#### Extract
Shell middens developed in occupation sites where shell fish were consumed. Over the years, layers of shells would build up, creating a concentration of many shells in the soil around the occupation site.

Shield trees are seen occasionally in the Sydney bush. A substantial piece of bark would be cut out of a tree and used as a shield or tray. A visible "scar" was thus left behind, which could vary considerably in size, some being quite large.

Restricted areas, or sacred sites, are usually of a spiritual nature and were restricted to adult males and, in some cases, women. These sites could include ceremonial sites, bora grounds, men's sites and women's birthing sites.

Many of the sites are on the (now defunct) Register of the National Estate.

==Types of sites==
It is necessary to distinguish between occupation sites and sacred sites. Not all Aboriginal sites are "sacred sites"; the reality is more complex. Before the colonisation of Australia, most Indigenous sites were occupation sites, which were used by all members of a tribe. Sacred sites, on the other hand, were restricted to adult males, except for certain women's sites. In more recent times, all Indigenous sites have become known as sacred sites; those that were previously known as sacred sites are now known as restricted sites.

==Imitations==
There are also a number of imitation sites, in which Europeans created imitations of Aboriginal art, usually in the form of rock carvings. One of the most prominent examples is a large carving of a kangaroo alongside a walking track at Grotto Point, in the Sydney Harbour National Park. This has been known for some time to be an imitation.

==Examples==
- Appletree Aboriginal Area, 75 km north-west of Newcastle. A group of rock shelters with hand stencils and paintings of human figures. Listed on the Register of the National Estate.
- Baiame Cave, Milbrodale. A large rock shelter with paintings of a human figure plus objects like boomerangs. Listed on the Register of the National Estate.
- Bondi Golf Course, North Bondi. Contains a group of rock carvings. (A nearby group of carvings is thought to have been done by Portuguese sailors in the 18th century.)
- Brisbane Water National Park, Central Coast. The park contains many Aboriginal sites, notable Bulgandry on the Woy Woy Road, with many rock carvings.
- Garigal National Park, Sydney. A large group of rock carvings is located near Bantry Bay.
- Heathcote National Park, south of Sydney. Various sites are known, including a shield tree west of the Bullawarring Track, adjacent to an occupation cave, plus a group of charcoal drawings alongside Myuna Creek.
########
#### Supplied material
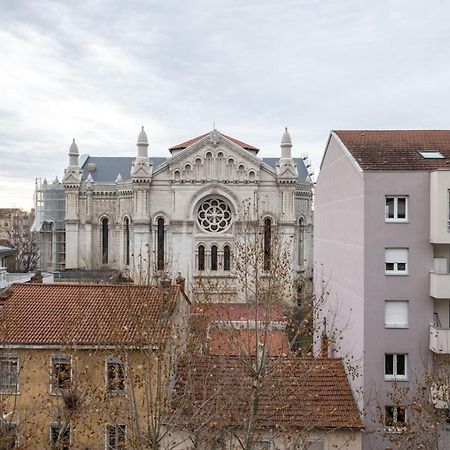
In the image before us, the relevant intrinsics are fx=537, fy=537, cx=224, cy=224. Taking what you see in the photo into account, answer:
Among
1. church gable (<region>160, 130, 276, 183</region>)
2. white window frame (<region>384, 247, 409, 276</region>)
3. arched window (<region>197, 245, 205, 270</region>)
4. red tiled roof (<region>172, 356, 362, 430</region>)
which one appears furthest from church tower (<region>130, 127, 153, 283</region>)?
red tiled roof (<region>172, 356, 362, 430</region>)

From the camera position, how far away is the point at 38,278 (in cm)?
3072

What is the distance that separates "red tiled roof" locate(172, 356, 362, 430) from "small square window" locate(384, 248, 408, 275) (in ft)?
14.8

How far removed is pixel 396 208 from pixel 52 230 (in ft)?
185

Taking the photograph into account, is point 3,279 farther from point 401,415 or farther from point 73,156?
point 73,156

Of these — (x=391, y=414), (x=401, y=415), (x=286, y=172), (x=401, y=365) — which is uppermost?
(x=286, y=172)

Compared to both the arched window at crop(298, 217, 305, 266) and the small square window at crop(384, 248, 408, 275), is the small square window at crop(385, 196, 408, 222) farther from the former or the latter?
the arched window at crop(298, 217, 305, 266)

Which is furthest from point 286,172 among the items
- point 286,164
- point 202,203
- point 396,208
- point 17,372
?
point 17,372

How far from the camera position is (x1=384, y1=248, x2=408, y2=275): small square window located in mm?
21906

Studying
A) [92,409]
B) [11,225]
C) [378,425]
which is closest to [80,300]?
[92,409]

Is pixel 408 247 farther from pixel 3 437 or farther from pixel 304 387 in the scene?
pixel 3 437

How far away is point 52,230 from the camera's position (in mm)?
70062

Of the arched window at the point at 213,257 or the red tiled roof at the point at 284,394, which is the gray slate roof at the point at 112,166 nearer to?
the arched window at the point at 213,257

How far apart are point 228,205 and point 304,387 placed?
39.9 metres

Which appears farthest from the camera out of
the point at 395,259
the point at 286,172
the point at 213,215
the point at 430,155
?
the point at 213,215
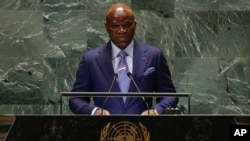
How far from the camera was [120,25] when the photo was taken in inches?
195

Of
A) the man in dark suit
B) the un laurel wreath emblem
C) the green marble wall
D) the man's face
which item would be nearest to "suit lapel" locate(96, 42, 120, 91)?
the man in dark suit

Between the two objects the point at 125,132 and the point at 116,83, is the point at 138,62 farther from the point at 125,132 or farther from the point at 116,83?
the point at 125,132

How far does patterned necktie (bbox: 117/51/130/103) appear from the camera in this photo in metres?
4.81

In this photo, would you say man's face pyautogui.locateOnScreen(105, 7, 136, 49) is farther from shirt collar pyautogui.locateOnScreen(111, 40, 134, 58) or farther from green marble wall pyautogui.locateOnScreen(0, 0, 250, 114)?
green marble wall pyautogui.locateOnScreen(0, 0, 250, 114)

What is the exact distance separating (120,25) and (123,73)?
0.40 metres

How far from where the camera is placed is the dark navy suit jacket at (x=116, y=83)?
4801 mm

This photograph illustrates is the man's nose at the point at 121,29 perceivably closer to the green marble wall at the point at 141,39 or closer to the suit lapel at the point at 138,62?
the suit lapel at the point at 138,62

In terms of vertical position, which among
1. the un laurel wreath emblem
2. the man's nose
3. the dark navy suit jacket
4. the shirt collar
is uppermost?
the man's nose

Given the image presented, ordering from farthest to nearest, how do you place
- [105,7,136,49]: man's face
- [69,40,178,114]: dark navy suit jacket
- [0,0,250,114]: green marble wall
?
1. [0,0,250,114]: green marble wall
2. [105,7,136,49]: man's face
3. [69,40,178,114]: dark navy suit jacket

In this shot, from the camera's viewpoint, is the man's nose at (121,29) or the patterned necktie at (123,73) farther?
the man's nose at (121,29)

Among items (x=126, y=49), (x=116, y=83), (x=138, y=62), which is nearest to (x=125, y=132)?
(x=116, y=83)

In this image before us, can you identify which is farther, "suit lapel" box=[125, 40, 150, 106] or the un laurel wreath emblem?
"suit lapel" box=[125, 40, 150, 106]

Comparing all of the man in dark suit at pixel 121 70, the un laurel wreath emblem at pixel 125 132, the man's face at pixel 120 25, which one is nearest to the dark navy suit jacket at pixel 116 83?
the man in dark suit at pixel 121 70

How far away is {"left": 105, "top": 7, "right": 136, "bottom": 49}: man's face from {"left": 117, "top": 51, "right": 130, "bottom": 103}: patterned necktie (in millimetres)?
87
########
▶ [Directions]:
1: Answer these questions using the text on Aboriginal sites:
(a) What was the piece of bark cut from a shield tree used as?
(b) Where is the imitation carving of a kangaroo located?
(c) In Heathcote National Park, where is the group of charcoal drawings?
2: List every kind of site that the text on Aboriginal sites says restricted areas could include.

▶ [Expected responses]:
1:
(a) A shield or tray.
(b) Alongside a walking track at Grotto Point, in the Sydney Harbour National Park.
(c) Alongside Myuna Creek.

2: Ceremonial sites, bora grounds, men's sites, women's birthing sites